• **FRAGMENTO DE PÁGINA**
++++++

Porque en este mundo de crisis, no tenemos tiempo para decidir definitivamente sobre el mejor idioma, o para inventar un nuevo lenguaje global, sistemático y purificado. No hay tiempo para un esperanto de la teoría. Tampoco para el advenimiento de un verdadero profeta que nos enseñe, por fin, el lenguaje divino y universal de las cosas: la forma sagrada de leer la palabra exacta y encontrar el sentido originario.

Hay, por otra parte, en el territorio del pensamiento, suficientes espacios para esa espera, para esos ritos, para esos sacramentos del lenguaje. Monasterios centenarios o milenarios donde se guarda el canon y otras cosas serias; tolderías de tribus más o menos extendidas, más o menos novedosas, que adoran a uno u otro tótem con rostro de pensador francés o alemán y, a veces, quizás del sur global (¡hay incluso cultos matrilineales con diosas y ancianas venerables!); prisiones disciplinares donde se le hace producir valores al saber; y ciudadelas amuralladas, paranoicas, levantando todavía más alto los muros para renegar de la inundación inminente de sus certezas: espacios, de alguna manera, donde algunos se sienten seguros. Con la seguridad de que están en lugares donde no se habla en dialecto, sino como corresponde o se debería. Demasiado convencidos, quizás no de la univocidad del lenguaje, pero sí de la posibilidad de un lenguaje, a resguardar o construir, mucho más adecuado que otros.

++++++

• **CONSIGNA 1**
Responde estas preguntas sobre el fragmento acerca del lenguaje:
(a) ¿Para qué clase de esperanto dice que no hay tiempo?
(b) ¿Qué cultos se mencionan entre paréntesis?
(c) ¿Qué hacen las ciudadelas amuralladas con sus muros?
• **CONSIGNA 2**
Prosigue el texto sobre el lenguaje y los espacios del pensamiento a partir de su última oración.

++++++

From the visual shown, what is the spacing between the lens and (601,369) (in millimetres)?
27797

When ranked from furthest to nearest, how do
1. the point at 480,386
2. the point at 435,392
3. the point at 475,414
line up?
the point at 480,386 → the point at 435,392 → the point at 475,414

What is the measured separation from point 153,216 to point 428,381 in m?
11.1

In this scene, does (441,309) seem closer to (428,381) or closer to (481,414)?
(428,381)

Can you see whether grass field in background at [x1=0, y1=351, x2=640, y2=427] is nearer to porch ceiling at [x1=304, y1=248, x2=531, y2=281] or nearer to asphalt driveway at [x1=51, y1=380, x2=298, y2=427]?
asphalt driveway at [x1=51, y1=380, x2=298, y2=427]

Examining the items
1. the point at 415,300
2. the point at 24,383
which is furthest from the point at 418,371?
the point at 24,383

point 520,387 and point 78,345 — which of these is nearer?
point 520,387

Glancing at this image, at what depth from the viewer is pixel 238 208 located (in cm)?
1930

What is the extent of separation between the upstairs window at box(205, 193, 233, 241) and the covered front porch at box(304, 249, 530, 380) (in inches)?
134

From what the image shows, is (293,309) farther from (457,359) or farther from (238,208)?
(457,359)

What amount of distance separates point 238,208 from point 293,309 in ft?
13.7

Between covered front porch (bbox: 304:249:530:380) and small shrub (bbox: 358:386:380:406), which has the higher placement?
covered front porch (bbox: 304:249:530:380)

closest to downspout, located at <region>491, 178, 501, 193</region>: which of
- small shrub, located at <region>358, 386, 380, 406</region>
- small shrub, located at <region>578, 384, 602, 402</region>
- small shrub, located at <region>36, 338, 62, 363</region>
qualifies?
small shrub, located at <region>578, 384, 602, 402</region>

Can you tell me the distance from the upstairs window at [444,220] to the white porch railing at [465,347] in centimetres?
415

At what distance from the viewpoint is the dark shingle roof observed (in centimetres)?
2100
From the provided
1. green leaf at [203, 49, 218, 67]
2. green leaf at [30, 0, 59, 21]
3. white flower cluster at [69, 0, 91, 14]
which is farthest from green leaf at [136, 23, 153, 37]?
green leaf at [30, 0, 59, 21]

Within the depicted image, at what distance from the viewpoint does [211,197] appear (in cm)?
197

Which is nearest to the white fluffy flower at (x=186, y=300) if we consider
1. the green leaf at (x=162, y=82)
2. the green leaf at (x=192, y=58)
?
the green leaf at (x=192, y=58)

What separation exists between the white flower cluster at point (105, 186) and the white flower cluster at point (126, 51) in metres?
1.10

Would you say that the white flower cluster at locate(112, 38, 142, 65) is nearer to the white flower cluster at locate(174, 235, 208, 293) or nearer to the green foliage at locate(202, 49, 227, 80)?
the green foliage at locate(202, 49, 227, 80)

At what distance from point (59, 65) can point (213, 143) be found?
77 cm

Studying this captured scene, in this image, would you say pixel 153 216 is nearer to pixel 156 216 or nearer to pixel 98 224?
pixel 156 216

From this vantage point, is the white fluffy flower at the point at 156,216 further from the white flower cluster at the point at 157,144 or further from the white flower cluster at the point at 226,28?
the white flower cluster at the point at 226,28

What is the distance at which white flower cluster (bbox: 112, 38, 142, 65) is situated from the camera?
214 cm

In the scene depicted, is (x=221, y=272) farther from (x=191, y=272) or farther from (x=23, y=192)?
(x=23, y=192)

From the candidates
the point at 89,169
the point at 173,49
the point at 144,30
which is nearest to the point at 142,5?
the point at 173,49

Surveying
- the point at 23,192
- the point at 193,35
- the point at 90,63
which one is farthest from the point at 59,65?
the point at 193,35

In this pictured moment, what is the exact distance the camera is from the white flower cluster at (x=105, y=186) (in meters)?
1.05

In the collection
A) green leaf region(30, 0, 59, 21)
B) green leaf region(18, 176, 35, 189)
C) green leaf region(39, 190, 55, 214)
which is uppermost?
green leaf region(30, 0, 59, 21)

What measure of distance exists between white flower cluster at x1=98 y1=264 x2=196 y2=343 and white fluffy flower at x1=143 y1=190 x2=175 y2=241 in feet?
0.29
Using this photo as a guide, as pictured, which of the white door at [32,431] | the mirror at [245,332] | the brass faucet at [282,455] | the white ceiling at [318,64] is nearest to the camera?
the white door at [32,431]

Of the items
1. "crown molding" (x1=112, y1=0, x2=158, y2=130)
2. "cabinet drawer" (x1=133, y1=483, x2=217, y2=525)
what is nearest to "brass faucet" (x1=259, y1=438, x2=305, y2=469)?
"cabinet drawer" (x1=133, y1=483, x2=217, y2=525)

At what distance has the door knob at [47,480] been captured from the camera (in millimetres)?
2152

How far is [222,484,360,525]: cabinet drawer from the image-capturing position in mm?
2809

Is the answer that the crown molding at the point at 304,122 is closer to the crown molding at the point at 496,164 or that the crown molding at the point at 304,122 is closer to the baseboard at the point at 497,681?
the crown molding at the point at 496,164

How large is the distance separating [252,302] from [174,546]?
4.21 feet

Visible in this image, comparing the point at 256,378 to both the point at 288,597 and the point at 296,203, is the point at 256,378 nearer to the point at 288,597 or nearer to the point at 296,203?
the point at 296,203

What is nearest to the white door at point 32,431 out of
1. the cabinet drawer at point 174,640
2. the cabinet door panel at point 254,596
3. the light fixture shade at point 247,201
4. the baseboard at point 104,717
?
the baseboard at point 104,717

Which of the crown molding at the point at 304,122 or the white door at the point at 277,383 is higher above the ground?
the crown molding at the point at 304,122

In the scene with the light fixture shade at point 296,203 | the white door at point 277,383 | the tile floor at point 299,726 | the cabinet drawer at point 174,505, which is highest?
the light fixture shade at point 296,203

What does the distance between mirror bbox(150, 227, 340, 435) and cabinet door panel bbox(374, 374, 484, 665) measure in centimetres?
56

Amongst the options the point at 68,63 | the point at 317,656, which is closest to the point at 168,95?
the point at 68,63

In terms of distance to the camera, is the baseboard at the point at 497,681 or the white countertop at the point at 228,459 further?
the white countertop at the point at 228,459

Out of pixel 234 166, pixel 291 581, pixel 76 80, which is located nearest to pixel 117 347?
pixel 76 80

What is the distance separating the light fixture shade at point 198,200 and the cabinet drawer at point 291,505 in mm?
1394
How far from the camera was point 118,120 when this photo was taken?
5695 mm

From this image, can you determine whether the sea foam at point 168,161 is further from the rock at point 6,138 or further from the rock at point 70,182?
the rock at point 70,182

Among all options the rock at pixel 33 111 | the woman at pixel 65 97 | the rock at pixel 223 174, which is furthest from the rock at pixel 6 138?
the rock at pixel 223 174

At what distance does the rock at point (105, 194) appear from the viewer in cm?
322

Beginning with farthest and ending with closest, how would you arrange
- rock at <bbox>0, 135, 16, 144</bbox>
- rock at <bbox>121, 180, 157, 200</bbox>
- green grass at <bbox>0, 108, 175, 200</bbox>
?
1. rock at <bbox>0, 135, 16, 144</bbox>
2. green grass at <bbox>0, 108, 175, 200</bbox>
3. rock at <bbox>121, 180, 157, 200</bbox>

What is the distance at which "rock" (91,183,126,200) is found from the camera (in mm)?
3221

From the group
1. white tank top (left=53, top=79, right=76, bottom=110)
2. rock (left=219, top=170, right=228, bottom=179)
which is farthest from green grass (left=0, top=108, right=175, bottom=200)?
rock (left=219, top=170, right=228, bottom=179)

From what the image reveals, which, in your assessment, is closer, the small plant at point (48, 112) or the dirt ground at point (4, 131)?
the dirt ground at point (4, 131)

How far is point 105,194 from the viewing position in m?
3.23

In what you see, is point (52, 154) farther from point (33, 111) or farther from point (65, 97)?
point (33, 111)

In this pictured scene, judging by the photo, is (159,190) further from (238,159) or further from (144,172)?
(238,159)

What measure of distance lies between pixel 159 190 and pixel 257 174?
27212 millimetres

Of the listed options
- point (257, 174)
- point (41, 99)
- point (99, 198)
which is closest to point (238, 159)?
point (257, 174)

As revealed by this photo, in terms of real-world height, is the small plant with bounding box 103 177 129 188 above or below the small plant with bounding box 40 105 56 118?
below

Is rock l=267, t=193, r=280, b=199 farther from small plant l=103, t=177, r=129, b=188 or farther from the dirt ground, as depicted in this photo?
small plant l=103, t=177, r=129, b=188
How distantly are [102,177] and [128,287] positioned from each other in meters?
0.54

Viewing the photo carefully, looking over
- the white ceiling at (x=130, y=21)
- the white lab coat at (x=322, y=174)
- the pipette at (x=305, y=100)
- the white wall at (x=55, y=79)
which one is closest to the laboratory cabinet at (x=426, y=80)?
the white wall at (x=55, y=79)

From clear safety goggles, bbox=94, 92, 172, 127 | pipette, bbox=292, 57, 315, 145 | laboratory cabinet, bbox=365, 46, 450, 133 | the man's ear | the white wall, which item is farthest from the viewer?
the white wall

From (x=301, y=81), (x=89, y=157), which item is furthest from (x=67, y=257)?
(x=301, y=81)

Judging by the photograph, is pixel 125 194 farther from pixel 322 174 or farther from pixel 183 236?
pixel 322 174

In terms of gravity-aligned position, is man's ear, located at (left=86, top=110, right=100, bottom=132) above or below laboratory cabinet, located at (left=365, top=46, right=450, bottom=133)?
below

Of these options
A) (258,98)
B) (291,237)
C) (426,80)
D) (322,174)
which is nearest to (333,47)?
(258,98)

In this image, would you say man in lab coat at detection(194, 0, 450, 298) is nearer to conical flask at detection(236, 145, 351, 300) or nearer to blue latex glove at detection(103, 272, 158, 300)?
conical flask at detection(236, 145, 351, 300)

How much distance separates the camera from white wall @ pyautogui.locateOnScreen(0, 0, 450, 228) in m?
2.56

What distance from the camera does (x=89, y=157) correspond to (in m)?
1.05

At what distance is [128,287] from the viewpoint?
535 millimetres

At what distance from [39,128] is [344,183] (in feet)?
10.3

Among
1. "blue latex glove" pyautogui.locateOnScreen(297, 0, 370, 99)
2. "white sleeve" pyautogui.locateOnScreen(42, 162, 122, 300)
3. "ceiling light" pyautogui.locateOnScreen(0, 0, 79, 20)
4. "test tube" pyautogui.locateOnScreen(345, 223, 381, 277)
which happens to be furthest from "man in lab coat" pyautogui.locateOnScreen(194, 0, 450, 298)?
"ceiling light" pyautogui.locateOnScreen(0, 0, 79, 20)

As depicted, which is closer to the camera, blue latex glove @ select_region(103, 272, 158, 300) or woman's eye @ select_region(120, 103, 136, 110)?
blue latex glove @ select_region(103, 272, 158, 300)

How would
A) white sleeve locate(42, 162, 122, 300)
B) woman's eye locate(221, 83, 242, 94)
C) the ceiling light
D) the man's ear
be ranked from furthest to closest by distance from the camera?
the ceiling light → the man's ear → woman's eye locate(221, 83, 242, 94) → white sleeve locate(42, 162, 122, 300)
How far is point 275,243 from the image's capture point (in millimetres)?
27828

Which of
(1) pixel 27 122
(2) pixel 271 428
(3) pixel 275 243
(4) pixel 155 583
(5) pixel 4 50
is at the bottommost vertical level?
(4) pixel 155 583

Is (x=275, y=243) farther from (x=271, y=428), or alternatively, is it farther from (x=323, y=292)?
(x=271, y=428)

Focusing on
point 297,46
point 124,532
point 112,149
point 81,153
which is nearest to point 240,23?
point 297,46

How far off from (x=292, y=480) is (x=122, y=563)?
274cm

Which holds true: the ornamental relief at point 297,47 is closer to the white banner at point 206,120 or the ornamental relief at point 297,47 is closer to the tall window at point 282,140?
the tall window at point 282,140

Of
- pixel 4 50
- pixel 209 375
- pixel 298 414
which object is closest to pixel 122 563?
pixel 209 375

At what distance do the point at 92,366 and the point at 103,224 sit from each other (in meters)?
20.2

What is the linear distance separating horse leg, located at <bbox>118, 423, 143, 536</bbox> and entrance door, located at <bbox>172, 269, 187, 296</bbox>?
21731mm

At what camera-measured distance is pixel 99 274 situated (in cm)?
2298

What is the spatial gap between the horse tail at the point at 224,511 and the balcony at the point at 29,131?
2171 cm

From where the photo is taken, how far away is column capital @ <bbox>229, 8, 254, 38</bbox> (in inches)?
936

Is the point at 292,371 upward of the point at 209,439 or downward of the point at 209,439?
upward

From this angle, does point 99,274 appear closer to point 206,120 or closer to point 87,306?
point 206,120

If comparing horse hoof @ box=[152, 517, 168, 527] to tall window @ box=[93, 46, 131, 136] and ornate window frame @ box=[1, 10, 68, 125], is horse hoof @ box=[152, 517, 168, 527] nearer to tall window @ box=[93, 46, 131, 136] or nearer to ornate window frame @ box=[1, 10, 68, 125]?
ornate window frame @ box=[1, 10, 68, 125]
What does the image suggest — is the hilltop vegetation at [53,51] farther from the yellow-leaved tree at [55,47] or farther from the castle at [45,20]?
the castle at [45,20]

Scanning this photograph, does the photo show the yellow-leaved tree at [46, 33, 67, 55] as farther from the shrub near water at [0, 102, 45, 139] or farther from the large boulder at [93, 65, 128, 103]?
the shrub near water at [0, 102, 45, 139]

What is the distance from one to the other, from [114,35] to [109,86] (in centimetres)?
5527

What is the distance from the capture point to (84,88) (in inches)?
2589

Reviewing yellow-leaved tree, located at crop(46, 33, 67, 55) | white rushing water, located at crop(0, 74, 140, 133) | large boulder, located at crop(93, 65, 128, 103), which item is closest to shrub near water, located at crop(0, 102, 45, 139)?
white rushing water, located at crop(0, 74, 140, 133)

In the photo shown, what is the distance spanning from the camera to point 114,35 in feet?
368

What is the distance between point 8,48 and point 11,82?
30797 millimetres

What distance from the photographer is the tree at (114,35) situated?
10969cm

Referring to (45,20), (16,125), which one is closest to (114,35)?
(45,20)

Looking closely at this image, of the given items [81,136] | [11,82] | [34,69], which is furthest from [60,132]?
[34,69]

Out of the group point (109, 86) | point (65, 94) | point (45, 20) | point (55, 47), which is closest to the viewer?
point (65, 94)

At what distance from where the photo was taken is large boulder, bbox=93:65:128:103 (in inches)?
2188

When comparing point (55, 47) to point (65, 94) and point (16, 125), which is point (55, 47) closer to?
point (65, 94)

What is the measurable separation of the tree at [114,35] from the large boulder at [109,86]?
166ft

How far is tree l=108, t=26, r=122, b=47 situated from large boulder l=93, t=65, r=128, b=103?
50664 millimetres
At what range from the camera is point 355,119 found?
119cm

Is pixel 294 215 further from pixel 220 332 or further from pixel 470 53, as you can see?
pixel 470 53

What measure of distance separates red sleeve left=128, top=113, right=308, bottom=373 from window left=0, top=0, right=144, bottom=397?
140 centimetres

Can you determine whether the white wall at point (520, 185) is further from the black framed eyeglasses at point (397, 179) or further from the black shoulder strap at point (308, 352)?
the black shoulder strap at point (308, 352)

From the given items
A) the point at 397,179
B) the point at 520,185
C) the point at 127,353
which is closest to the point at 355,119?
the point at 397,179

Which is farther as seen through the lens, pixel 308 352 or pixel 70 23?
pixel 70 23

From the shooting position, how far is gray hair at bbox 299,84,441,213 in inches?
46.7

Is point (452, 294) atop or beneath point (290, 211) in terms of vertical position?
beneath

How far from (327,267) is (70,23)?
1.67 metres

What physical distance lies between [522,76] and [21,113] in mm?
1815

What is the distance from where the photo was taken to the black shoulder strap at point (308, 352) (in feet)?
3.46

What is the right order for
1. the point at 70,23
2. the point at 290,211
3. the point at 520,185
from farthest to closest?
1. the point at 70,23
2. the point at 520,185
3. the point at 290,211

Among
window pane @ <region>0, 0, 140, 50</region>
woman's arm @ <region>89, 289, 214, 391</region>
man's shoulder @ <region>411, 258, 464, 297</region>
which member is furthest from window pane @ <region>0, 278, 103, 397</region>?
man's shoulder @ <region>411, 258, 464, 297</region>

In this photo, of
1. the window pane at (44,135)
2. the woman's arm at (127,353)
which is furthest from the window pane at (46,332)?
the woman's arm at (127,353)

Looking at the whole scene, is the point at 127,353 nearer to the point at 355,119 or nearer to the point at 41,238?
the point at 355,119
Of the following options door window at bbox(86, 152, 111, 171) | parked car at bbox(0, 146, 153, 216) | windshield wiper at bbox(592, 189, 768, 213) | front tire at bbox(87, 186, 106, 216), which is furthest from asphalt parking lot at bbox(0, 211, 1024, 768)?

++++++

• **RESPUESTA 1**
(a) Para un esperanto de la teoría.
(b) Cultos matrilineales con diosas y ancianas venerables.
(c) Los levantan todavía más alto para renegar de la inundación inminente de sus certezas.

• **RESPUESTA 2**
Salir del encierro textualista y narcisista del lenguaje quiere decir en principio esto: abandonar ese refugio de la pequeña diferencia, esa tonada que, muy segura de sí misma, se cree lengua universal.

El paisaje de los problemas contemporáneos es precisamente todo ese enorme espacio abierto y accidentado que está afuera, en el medio. Entre los monasterios, las tolderías, las prisiones y las fortalezas de la teoría, las cosas: el espesor abigarrado del mundo.

Ahí, en la aventura de “hacer teoría a campo abierto” –como le escuché decir algunas veces a Facundo N. Martin–, nos encontramos quienes por alguna razón u otra quisimos, pudimos o tuvimos que salir a las tierras exteriores. Ahí descubrimos un paisaje profuso de cosas sugerentes para el pensamiento y de múltiples focos de incendio que, tal vez desde lejos, o desde lo alto, no se aprecian en su auténtica belleza ni se sienten en su evidente magnitud.

Mientras algunos sueñan con purificar al fin su lengua de cualquier acento o marca de localismo y, sobre todo, con enmudecer los modos equivocados de hablar de los demás, muchas cosas preciosas se queman. Se queman en serio: sin metáfora, en la literalidad del incendio y la catástrofe.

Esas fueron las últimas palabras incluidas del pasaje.